First, we are evaluating the technical accuracy of the NLP techniques
to answer the question “How well can we classify patients into relevant
syndromic categories from text?” Second, we are evaluating the
diagnostic accuracy of the techniques to answer the question “How well
can we diagnose patients of interest using the NLP techniques?” Third,
we are evaluating the outcome efficacy of the techniques to answer the
question “How well can we detect outbreaks with an NLP-based syndromic
surveillance system?”

We present evaluation results for all three stages of evaluation,
quantifying our ability to perform syndromic surveillance from free-
text triage chief complaints. Evaluations of technical accuracy have
quantified our ability to automatically classify chief complaints into
any of eight syndromic categories: respiratory, gastrointestinal,
neurological, rash, hemorrhagic, botulinic, constitutional, and
febrile. The technical accuracy of chief complaint classifiers is high
but could be improved with synonym replacement, customized spell-
checking, and separation of multiple problems. Evaluations of
diagnostic accuracy have compared chief complaint classification to
actual syndromic diagnoses for the eight syndromes. We have generated
reference standards for syndromic diagnoses from ICD-9 discharge
diagnoses and from physician review of emergency department reports.

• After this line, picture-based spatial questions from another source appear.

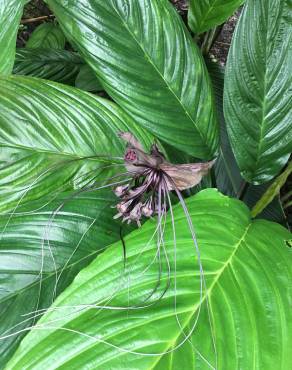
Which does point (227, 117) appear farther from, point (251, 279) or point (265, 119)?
point (251, 279)

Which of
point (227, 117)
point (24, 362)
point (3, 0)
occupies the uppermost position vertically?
point (3, 0)

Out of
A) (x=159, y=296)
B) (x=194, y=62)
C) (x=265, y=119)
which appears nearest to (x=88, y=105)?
(x=194, y=62)

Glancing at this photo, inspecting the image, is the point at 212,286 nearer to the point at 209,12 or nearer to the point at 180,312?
the point at 180,312

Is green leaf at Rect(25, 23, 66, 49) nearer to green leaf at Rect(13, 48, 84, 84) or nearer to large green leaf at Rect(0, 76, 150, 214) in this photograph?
green leaf at Rect(13, 48, 84, 84)

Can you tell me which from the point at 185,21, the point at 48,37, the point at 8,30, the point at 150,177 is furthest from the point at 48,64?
the point at 150,177

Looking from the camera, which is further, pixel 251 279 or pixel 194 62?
pixel 194 62

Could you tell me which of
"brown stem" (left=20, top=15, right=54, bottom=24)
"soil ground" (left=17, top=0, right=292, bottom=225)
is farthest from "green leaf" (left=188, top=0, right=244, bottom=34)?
Answer: "brown stem" (left=20, top=15, right=54, bottom=24)

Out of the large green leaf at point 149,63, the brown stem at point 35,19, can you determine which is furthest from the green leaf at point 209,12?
the brown stem at point 35,19
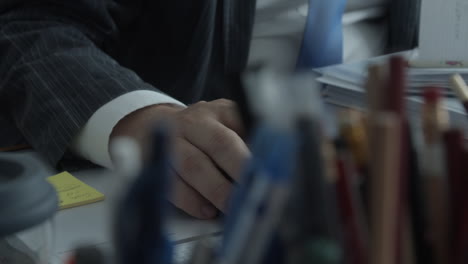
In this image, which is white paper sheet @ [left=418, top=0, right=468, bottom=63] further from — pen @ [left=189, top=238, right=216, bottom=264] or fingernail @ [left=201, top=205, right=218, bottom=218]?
pen @ [left=189, top=238, right=216, bottom=264]

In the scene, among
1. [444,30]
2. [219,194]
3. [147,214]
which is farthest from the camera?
[444,30]

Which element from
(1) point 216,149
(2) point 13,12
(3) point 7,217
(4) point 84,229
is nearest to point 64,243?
(4) point 84,229

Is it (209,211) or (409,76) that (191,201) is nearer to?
(209,211)

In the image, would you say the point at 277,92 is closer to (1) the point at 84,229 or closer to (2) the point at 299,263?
(2) the point at 299,263

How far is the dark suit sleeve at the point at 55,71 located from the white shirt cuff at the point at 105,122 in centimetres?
1

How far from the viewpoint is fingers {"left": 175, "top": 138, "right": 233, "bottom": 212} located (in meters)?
0.53

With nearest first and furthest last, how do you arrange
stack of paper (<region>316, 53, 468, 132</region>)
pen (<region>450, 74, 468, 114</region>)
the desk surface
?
pen (<region>450, 74, 468, 114</region>) → the desk surface → stack of paper (<region>316, 53, 468, 132</region>)

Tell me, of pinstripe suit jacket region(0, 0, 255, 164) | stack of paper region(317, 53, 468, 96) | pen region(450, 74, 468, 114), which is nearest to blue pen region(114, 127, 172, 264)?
pen region(450, 74, 468, 114)

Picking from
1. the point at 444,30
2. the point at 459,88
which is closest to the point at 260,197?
the point at 459,88

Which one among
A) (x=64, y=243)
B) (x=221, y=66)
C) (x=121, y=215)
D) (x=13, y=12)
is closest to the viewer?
(x=121, y=215)

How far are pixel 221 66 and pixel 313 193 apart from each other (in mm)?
969

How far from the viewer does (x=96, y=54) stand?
0.80 metres

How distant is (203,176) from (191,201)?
23 millimetres

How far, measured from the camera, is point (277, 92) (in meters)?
0.20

Diagnostic accuracy of chief complaint classification is fair to
moderate, suggesting that in spite of high technical accuracy, the
clinical information in chief complaints may only be useful for
detecting moderate to large outbreaks. Evaluations of outcome efficacy
have quantified our ability to detect seasonal respiratory and
gastrointestinal outbreaks. Outcome efficacy of chief complaint
classification is timely and accurate for the large outbreaks we
compared.

Three stages of evaluation are helpful in understanding performance of
syndromic surveillance from free-text chief complaints. We have
evaluated our ability to classify patients into relatively prevalent
syndromes, such as respiratory and gastrointestinal, and also into
syndromes that are rare and difficult to characterize, such as
hemorrhagic, botulinic, and constitutional. We conclude that NLP is
useful for syndromic surveillance from chief complaints but that to
increase sensitivity and specificity, we need to extend our techniques
from chief complaints to other clinical information sources, including
chest radiograph and emergency department reports.